"They would need to change their clothes."
Translation:Ils auraient besoin de changer de vêtements.
To understand the structure of this sentence you need the following:
In French certain verbs are followed by the preposition de + noun. Changer is such a verb
structure: changer + de + noun without a determiner
Je vais changer de chemise - I am going to change my shirt
changer de chaussure - to change into other shoes
changer de maison - change houses
changer de train - change trains
In English, we can say "change clothes" or "change my clothes." (though there is not really a difference in meaning.) Is the latter not possible in French as a distinct structure?
I don't quite understand why you are saying "changer de vêtements" is an example of changer as an intransitive. Surely vêtements are the things being changed? Seems quite transitive to me. My dictionary shows the construction "changer de" as being transitive only.
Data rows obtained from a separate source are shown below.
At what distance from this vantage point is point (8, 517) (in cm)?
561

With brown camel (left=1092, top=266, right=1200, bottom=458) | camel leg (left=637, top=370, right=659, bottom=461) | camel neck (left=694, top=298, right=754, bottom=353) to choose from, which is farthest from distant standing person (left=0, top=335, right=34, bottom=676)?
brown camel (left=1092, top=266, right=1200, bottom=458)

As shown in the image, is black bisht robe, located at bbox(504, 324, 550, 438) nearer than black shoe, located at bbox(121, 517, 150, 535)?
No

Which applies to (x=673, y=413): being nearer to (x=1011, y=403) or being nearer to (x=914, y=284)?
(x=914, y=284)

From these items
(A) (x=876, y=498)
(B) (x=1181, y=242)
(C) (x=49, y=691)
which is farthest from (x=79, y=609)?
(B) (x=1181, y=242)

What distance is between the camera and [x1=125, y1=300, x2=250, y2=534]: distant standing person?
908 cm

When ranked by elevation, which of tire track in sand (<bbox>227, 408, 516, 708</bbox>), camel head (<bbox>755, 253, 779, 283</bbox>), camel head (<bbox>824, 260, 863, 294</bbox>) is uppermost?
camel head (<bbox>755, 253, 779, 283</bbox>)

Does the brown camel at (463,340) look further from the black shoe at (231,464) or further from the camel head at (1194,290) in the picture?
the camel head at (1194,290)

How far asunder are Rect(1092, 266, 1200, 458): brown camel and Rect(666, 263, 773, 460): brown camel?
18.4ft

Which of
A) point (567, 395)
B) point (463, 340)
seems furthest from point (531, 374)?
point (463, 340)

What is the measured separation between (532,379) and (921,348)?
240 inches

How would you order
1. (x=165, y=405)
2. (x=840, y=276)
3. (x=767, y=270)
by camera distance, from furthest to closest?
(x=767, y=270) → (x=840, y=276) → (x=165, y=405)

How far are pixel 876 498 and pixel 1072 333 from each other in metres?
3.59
you are right, my mistake. I have modified my previous reply.
I was wondering that too! Unfortunately I put leur instead of leurs so I can't tell you if it's accepted.
i suppose it is not an exact translation; yours means 'it would be necessary that they change their clothes'; it means more or less the same thing but isn't exact
and why not: ils auraient besoin de se changer; se changer means to get changed as in change clothes
Yes, this is a fixed idiomatic phrase. You might theoretically change a baby's clothes for them but normally the clothes are implicitly yours.